そっと忍足で覗き穴から、お隣の様子を伺う。
ヒャッ!!!!!

ドアが開く。お隣の奥さん、あの子も出てきた。夕方から何処に行くのだろ。お祭りのお手伝いには呼ばれてないはず。何よ、あの澄ました格好。あんなヒラヒラした白のスカートで何するんだか。


タイラマートには売ってないわね。イテューにもない、街のデパートだわ。何故あなたがデパートで私がタイラマートなのよ。だから、「余所者」って言われるのよ。気に入っていたはずの裾にジップがついたジーンズが色褪せて見えた。


そろそろ盆踊りの準備に行かないと。お付き合いもホトホト疲れる、けれど、余所者扱いされるよりはマシか。
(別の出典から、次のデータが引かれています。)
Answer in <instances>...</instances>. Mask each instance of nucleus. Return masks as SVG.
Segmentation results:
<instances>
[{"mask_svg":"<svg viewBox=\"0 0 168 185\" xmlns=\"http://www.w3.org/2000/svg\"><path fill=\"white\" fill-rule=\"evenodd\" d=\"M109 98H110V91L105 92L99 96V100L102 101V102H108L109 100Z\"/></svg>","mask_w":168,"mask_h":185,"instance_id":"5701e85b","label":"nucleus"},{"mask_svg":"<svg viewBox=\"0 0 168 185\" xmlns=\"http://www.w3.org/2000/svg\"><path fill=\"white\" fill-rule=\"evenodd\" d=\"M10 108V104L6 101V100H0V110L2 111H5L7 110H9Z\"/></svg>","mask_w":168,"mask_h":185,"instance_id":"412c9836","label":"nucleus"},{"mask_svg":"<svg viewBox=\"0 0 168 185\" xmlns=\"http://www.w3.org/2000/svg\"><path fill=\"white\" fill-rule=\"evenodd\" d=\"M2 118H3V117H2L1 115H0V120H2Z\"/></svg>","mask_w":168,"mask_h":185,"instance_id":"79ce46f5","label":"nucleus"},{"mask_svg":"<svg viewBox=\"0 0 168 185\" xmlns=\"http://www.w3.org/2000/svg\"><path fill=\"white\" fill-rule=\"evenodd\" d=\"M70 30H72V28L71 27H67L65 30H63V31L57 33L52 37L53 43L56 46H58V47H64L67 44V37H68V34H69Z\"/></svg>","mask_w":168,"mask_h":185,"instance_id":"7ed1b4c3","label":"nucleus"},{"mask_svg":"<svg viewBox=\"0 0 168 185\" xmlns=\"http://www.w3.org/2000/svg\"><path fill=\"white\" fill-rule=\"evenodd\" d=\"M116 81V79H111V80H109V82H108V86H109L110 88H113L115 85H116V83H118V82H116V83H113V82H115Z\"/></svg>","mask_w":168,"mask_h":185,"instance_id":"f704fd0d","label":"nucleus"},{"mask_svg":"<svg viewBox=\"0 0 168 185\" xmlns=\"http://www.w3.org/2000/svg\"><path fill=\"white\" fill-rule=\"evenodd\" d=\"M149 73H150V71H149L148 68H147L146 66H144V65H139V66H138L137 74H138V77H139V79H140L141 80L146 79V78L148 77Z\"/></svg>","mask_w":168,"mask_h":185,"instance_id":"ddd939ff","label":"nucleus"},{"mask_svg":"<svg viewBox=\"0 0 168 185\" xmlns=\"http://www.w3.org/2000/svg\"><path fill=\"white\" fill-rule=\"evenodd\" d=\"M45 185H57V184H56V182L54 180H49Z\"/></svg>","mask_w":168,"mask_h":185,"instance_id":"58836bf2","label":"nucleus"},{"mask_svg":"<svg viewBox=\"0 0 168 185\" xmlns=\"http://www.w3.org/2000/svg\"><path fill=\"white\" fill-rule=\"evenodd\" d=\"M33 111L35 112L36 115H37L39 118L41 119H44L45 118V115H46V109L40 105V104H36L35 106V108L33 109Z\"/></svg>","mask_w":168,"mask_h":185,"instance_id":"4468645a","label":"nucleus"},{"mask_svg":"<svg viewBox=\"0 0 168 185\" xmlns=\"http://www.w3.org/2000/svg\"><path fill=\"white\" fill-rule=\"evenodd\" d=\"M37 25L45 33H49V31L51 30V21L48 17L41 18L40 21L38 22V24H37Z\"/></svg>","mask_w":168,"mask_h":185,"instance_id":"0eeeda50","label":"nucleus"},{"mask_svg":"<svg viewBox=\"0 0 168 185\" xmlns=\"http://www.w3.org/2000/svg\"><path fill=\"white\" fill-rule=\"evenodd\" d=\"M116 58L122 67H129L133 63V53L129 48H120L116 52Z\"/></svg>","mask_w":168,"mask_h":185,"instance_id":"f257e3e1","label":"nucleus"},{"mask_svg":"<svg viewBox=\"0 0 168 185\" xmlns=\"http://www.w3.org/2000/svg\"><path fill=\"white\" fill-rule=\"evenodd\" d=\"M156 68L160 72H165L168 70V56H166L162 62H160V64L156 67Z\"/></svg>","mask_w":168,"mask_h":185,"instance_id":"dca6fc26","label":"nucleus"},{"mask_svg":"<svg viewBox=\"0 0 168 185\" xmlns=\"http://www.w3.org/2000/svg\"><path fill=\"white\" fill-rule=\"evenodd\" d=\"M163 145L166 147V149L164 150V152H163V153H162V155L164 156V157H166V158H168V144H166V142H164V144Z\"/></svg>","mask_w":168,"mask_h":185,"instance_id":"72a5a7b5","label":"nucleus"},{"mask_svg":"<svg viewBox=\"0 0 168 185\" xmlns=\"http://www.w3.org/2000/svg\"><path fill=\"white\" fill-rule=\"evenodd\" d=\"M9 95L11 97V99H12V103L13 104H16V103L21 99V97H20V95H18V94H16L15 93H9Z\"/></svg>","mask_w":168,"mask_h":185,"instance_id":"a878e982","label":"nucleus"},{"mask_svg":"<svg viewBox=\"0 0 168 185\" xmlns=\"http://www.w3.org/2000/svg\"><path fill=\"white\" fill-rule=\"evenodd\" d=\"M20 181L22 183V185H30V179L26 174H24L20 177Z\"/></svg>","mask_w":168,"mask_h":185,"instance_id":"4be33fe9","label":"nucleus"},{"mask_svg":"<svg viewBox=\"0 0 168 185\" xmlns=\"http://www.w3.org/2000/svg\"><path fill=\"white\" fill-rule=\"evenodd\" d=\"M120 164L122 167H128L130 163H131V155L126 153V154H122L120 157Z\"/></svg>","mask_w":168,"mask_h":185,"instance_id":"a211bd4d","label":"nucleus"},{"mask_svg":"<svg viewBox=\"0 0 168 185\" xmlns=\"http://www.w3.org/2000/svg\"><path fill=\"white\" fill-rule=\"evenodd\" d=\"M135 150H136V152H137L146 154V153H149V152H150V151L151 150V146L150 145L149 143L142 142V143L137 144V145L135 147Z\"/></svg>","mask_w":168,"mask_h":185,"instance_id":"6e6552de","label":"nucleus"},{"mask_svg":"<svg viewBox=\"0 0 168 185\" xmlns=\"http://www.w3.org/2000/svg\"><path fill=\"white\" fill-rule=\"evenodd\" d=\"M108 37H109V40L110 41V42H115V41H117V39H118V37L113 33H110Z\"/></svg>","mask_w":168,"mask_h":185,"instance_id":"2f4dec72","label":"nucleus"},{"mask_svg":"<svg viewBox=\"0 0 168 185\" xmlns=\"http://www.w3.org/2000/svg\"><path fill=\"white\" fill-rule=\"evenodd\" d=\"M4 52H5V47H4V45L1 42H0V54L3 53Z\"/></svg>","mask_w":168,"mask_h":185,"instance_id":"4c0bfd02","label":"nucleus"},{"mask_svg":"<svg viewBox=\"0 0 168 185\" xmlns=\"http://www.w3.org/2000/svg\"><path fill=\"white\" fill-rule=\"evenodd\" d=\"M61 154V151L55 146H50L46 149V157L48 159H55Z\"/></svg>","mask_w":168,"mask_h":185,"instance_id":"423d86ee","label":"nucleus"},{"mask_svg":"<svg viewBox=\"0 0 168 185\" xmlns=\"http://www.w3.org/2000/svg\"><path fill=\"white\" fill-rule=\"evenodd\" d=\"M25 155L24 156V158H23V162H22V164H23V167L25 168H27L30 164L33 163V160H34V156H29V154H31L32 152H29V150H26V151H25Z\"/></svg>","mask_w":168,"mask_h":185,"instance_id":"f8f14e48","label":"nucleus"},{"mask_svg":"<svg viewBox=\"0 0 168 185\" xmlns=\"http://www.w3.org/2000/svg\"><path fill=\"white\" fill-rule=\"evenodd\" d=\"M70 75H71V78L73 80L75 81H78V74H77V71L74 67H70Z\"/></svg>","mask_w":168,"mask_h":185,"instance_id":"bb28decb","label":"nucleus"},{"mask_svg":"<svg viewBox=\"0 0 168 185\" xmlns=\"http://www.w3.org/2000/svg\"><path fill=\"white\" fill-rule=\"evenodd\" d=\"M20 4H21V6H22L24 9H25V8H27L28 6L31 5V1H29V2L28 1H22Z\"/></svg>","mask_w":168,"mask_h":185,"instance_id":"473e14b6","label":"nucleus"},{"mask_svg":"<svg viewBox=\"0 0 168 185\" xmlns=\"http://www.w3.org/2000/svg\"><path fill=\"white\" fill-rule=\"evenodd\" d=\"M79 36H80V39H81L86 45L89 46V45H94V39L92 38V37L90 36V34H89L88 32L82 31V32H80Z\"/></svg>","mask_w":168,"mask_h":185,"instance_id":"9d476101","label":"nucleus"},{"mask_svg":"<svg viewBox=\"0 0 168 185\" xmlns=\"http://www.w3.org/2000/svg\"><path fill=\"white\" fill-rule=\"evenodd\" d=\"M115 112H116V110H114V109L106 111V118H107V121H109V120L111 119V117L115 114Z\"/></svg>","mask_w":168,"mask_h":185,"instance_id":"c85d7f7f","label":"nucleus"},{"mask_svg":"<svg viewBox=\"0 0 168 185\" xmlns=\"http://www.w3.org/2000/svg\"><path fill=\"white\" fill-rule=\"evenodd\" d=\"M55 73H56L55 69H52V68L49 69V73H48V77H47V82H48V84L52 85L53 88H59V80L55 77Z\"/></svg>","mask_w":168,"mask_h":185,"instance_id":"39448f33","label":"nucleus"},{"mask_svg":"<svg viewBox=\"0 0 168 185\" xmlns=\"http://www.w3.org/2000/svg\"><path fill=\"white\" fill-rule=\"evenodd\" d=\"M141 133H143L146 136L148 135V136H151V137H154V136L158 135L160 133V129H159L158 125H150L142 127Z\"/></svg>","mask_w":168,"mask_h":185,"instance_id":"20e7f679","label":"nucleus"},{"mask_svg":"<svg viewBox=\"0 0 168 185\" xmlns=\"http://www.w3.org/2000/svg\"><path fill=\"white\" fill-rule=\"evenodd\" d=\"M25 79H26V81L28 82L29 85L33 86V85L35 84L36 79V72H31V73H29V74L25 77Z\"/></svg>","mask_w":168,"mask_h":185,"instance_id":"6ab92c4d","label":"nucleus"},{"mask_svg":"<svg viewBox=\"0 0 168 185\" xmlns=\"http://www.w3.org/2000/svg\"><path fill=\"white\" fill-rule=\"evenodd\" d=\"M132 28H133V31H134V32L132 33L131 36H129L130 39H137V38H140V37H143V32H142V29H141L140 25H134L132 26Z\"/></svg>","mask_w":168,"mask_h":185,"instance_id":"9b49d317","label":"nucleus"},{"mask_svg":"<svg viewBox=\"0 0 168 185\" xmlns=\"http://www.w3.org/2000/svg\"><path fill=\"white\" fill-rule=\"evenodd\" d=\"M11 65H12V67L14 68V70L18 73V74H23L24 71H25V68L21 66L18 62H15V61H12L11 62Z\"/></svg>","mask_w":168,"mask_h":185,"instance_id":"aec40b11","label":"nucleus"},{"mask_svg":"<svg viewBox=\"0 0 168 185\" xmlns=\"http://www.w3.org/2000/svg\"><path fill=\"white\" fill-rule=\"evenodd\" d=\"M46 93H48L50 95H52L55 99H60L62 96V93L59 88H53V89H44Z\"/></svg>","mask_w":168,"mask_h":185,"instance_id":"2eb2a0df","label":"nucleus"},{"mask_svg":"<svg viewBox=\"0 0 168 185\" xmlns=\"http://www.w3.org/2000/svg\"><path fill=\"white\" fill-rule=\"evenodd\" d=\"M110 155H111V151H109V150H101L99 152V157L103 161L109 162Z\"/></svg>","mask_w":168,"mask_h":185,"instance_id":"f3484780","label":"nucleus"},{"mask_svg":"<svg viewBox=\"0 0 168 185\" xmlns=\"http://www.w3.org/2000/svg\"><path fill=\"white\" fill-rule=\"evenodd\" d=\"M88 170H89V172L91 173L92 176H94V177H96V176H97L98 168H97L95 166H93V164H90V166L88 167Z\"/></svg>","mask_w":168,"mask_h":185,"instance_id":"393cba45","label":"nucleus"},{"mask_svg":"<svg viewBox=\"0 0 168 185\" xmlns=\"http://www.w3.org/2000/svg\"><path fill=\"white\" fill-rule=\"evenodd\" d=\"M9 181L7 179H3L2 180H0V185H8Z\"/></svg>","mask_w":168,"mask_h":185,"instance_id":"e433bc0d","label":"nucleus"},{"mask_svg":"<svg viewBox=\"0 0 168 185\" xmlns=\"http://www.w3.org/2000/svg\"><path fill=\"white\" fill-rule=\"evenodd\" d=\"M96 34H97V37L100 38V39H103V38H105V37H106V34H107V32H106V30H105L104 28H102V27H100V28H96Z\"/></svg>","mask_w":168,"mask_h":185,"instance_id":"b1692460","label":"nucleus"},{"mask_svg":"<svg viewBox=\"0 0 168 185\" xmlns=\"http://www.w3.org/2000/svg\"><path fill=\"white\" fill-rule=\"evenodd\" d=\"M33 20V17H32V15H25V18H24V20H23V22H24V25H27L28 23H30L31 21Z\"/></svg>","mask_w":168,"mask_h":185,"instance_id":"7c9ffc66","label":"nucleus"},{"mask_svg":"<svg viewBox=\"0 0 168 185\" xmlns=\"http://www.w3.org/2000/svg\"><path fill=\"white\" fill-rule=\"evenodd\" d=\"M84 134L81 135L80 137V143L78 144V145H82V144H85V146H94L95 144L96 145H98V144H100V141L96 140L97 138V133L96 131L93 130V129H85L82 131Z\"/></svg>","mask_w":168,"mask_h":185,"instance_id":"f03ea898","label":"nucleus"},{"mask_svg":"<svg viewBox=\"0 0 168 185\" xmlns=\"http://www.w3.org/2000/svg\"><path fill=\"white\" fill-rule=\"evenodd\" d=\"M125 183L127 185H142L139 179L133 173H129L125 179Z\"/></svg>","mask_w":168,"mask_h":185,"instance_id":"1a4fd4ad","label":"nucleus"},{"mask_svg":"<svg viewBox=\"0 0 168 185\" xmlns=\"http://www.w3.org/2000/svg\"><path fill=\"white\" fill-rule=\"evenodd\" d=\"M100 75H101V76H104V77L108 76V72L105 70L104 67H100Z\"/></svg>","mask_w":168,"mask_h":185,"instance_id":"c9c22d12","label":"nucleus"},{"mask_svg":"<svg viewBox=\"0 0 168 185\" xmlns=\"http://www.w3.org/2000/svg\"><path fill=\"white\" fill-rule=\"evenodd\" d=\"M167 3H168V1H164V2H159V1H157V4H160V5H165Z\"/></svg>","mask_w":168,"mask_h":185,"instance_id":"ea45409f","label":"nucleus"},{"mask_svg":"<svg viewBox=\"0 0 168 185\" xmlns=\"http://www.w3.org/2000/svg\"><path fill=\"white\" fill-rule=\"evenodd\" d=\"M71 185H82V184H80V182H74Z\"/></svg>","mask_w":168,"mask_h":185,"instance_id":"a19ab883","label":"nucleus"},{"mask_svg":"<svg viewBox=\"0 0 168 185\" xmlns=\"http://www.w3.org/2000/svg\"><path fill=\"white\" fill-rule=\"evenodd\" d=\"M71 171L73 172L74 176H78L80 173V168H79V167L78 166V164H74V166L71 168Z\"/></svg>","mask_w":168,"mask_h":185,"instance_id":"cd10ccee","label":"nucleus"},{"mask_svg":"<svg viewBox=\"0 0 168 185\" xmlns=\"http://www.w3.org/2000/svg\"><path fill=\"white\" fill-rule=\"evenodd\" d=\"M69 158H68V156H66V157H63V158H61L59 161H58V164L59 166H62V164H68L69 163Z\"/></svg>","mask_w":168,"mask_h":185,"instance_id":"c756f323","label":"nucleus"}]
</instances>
白のヒラヒラじゃ、祭りの手伝いなど出来んわね。土地の者にならんと。馴染む努力をせんと。あそこんちが悪いのよ、私は関係ない。


皆の輪から外れてはいけない。
目立ってはいけない。
乱す者は、はぶかれてしまう。
はぶかれた者と関わってもいけない。
家まではぶかれてしまう。
何故、あなたは分からないのよ??


皆と一緒でなくちゃいけない。
はみ出すと、いられなくなる。
ここにいなくちゃならないんだもの。
ナルの為だもの。


⌘⌘⌘  


「おはよう」
「ナル、おはよう」
いつもの朝だ、いつも同じ時間に家を出る決まり。


「あの、さ、お祭りで、泣いてた?」
あの子の顔が強張った。

「ううん。泣いてないよ」
そう言って石を蹴った。赤で、女の子の絵がプリントされた靴だ。下を向いて涙が今にも溢れそうな顔で、笑っていた。土曜の顔と一緒だ。


ママも同じ顔をしていたよな。
何だか、もう聞いてはいけない気がして、


「今日さ、早帰りだな」
「1時半下校だね」

「帰ったら何する?」
「ん、学校から本借りてきて読もうかな」


「俺はびっくりマンシール交換会だ」
「セイくん達と?」


「ヒョーーーー」
飛行機の真似をして、手を広げてくねくね歩くと、
あの子はクスクス笑った。


「ブイーーーーン」
僕は、何度もおどけてみせた。
また、クスクスと笑った。2人で笑った。



良かった。あの子は、僕の友達はいつも通りだ。
チクリと感じた胸の痛みは気のせいだ。